Mas existe outro caso com sinais claros e evidentes de violação da honra do jornalista. É o caso do também respeitado jornalista José Neumanne Pinto, editorialista do grupo O Estado de São Paulo e comentarista político do SBT e da Rádio Jovem Pan, em São Paulo, e autor do livro “O que sei de Lula”, (Editora Topbooks-2011 www.topbooks.com.br ). Em depoimento tomado por e-mail, Neumanne declarou: “sofri dois tipos de violência na internet: um cara comenta frequentemente vídeos que posto no Youtube dizendo que estuprei uma menina de 9 anos e fui condenado pela justiça em Campinas, interior de São Paulo, e o Google, proprietário do Youtube se negou sistematicamente a identificar o caluniador e a retirar a calúnia do ar apelando para a liberdade de expressão.

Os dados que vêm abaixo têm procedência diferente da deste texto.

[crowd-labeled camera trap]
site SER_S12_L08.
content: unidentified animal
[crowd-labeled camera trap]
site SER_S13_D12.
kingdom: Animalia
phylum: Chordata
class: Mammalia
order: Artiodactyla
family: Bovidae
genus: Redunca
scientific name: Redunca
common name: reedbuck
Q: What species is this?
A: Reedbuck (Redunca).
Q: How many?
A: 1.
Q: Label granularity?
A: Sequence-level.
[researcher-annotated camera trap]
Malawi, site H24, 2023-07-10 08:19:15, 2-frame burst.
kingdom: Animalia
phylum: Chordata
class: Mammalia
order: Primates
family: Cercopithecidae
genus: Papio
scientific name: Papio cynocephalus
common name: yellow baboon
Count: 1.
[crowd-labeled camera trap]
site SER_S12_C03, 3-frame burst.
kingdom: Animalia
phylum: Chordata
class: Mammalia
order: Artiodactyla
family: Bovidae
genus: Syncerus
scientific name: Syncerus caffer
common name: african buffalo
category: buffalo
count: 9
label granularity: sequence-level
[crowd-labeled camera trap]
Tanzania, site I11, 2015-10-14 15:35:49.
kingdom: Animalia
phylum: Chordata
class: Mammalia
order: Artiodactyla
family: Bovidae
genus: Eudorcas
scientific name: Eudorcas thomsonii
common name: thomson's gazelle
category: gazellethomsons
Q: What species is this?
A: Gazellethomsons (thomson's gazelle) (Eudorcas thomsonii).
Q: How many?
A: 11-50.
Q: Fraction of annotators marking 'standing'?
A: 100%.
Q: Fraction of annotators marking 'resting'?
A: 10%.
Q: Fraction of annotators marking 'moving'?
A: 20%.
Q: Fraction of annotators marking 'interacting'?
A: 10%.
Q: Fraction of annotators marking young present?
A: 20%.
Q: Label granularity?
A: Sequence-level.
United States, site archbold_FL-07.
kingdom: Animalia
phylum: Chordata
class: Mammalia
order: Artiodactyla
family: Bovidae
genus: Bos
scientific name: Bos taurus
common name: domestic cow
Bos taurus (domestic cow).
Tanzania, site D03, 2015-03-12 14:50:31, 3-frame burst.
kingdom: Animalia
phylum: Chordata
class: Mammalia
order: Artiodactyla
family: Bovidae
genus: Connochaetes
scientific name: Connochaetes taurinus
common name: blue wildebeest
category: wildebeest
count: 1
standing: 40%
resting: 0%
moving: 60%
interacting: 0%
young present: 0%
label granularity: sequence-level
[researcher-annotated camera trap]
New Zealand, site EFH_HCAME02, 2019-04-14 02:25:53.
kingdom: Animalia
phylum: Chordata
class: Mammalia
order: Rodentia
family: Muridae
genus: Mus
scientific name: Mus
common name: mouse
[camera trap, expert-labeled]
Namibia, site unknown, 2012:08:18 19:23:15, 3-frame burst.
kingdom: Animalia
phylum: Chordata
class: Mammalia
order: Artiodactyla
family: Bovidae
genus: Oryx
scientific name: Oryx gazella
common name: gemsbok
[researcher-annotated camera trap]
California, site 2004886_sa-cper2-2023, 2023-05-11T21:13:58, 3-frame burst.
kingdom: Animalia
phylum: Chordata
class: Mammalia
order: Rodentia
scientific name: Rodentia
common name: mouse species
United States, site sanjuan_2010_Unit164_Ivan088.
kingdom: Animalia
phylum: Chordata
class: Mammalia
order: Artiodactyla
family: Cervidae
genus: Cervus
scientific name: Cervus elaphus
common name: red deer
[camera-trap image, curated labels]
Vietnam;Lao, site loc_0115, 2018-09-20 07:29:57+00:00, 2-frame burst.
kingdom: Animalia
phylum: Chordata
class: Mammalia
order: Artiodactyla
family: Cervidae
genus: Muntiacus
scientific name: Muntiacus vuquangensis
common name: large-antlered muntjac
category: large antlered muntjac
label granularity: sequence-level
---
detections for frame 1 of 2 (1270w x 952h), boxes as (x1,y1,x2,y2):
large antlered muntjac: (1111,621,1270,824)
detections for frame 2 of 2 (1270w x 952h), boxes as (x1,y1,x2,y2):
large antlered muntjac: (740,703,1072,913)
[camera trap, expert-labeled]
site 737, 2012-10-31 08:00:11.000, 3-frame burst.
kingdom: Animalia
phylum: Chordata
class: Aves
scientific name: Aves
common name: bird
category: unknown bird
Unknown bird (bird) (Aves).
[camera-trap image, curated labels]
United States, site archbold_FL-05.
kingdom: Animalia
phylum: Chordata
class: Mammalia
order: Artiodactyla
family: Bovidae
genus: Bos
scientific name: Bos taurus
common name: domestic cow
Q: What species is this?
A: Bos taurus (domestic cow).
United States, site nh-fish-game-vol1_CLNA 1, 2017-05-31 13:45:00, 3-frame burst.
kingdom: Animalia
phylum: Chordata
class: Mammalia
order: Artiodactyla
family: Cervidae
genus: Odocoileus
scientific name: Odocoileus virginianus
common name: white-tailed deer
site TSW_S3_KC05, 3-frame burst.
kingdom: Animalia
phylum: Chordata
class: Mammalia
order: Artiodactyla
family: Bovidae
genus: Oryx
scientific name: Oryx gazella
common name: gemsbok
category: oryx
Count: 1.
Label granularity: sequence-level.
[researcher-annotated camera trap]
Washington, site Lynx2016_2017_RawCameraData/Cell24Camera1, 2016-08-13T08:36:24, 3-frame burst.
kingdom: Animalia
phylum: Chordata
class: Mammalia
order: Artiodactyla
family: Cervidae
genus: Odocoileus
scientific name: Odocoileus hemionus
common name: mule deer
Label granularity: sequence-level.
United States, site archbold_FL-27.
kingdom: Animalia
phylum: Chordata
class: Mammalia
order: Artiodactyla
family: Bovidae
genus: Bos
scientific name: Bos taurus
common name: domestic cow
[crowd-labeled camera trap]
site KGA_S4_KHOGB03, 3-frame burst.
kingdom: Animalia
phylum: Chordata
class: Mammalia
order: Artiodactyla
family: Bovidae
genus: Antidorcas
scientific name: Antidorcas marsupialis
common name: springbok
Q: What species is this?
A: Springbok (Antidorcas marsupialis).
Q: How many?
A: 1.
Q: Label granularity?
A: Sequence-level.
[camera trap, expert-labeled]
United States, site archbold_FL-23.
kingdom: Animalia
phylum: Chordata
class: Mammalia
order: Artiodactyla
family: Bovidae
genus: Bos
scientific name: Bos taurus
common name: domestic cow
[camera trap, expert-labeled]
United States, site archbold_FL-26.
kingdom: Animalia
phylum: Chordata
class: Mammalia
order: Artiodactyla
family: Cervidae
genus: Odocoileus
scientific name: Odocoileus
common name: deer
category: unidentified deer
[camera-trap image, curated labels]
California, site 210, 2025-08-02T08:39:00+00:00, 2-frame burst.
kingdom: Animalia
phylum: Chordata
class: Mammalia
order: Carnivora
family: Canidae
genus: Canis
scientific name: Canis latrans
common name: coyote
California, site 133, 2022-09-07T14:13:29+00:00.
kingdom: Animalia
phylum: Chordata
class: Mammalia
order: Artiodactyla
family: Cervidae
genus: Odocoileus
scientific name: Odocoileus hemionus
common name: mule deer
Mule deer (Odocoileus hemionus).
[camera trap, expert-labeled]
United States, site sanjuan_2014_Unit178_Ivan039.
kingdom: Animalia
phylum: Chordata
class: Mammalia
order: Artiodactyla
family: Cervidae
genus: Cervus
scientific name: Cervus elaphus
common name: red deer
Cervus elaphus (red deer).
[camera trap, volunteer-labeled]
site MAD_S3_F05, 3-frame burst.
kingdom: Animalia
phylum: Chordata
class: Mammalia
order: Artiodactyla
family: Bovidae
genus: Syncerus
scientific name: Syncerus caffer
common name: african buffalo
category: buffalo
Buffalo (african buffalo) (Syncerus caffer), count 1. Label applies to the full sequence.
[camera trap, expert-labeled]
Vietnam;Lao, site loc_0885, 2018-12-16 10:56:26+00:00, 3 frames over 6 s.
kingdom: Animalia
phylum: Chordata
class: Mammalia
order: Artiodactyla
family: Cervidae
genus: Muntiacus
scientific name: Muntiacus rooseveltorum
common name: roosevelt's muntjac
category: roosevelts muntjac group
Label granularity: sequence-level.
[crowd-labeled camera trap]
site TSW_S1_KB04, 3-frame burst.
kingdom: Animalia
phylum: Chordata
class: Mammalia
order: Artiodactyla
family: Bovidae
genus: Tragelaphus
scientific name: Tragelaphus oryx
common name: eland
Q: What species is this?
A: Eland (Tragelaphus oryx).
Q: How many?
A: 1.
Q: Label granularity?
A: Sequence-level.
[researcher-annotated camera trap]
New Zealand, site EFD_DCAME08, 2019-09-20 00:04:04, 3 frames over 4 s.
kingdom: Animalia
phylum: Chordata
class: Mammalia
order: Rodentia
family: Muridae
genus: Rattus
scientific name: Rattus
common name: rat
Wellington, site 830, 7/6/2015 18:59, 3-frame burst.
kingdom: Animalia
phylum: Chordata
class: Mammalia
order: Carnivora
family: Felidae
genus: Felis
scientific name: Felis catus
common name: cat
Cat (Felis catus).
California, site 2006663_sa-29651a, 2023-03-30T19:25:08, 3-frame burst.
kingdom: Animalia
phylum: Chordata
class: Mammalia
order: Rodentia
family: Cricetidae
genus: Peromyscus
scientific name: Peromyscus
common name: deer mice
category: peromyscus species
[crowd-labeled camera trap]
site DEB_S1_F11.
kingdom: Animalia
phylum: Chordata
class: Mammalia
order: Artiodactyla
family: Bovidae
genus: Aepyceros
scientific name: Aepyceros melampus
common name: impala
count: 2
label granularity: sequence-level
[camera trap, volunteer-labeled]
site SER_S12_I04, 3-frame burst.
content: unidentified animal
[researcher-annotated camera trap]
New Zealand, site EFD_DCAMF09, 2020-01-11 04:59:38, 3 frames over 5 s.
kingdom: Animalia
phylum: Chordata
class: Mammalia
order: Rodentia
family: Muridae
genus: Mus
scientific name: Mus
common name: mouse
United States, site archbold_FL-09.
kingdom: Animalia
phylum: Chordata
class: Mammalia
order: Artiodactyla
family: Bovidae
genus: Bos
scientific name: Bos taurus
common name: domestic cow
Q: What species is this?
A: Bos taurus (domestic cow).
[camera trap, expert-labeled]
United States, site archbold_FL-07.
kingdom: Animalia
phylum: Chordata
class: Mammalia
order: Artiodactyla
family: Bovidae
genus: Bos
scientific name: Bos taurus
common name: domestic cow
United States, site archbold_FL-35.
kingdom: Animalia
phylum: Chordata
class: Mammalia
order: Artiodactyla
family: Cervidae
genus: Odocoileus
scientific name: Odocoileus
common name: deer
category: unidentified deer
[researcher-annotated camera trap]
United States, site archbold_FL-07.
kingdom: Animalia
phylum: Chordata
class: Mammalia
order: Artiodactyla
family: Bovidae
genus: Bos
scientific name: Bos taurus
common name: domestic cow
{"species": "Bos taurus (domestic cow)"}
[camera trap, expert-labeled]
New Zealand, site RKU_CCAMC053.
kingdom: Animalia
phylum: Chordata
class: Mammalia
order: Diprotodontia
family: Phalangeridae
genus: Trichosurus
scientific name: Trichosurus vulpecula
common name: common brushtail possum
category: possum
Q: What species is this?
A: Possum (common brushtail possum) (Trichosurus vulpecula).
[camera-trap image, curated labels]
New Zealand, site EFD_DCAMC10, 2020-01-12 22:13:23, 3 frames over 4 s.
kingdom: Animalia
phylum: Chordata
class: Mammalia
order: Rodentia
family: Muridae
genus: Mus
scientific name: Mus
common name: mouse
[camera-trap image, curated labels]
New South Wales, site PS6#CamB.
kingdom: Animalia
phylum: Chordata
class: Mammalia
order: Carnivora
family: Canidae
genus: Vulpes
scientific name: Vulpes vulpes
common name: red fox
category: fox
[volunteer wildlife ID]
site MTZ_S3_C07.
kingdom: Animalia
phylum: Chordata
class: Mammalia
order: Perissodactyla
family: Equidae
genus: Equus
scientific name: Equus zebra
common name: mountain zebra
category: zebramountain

-O outro ataque veio no Facebook. Um “ amigo” , Nelson Henrique Habibe, militante do PT em São Paulo, capital, criou uma página falsa intitulada FORA JOSÉ NEUMANNE PINTO. Ele se identificou pessoalmente em mensagem endereçada a mim, dizendo-me que se posso falar mal do Lula, ele também pode falar mal de mim. Denunciei-o à delegacia dos crimes eletrônicos que existe em São Paulo e ele foi obrigado a retirar a página do ar. Apesar de informado, o Facebook nada fez. E continua a existir página falsa contra mim no face.”

Neumanne chama esses ataques de infâmia como “ ilegítima defesa ” . Convocado para audiência pública sobre violência contra jornalistas independentes e investigativos na Comissão de Segurança Pública da Câmara dos Deputados, ele apelou aos participantes da sessão realizada em 03 de julho de 2012 que seus membros elaborassem leis rigorosas contra jornalistas irresponsáveis que veiculem informações falsas e opiniões sem propósito como forma de compensar a falta de uma Lei de Imprensa.

Na mesma linha, o jornalista lembrou o Marco Civil para a Internet e na mesma sessão pediu aos parlamentares para encontrarem uma forma legal de punir caluniadores que usam a rede mundial dos computadores em sites, portais e redes sociais para veicularem informações falsas e anônimas. 

No caso dos mortais, isso acontece porque acreditam na difusão de que estão anônimos na rede. No caso dos informados e a serviço de causas e partidos é porque confiam na impunidade, pois sabem que não há uma Lei específica para a punição dos crimes de internet. No caso dos mandantes é a mesma crença dos operadores que os deixam à vontade. E nos casos em que a Justiça tem se manifestado em processos caros, longos e dolorosos, as penas têm sido pecuniárias, normalmente atingindo o Provedor e os muitos crackers ou bandidos virtuais permanecem impunes. Mesmo em casos com fartura de provas, como nesses dos dois jornalistas.

O certo é que a ausência de uma legislação específica vai gerando confusão e jurisprudência conflituosa. Em junho de 2011, o Superior Tribunal de Justiça ( STJ ) deu provimento a um recurso do Google contra a decisão do Tribunal de Justiça do Estado do Rio de Janeiro que o obrigava a deixar de publicar fotos e filmes eróticos, além de sugestões de pedofilia da atriz, apresentadora e celebridade Xuxa Meneguel. O Tribunal reconheceu na época que o provedor de internet não poderia ser culpado e punido por material que não produziu e nem fiscaliza, apenas faz circular.

Mas um pouco antes dessa decisão, a Terceira Turma do STJ manteve uma condenação ao Orkut, pertencente ao Google, por haver mantido no ar ofensas feitas por um blogueiro ao diretor de uma faculdade no Estado de Minas Gerais. Essa Turma deu vinte e quatro horas para o material ser retirado do ar, sob pena de responsabilidades judiciais. E assim foi feito.

Enquanto não houver uma Lei específica, a liberdade de expressão estará no mesmo barco da calúnia, da difamação e da covardia.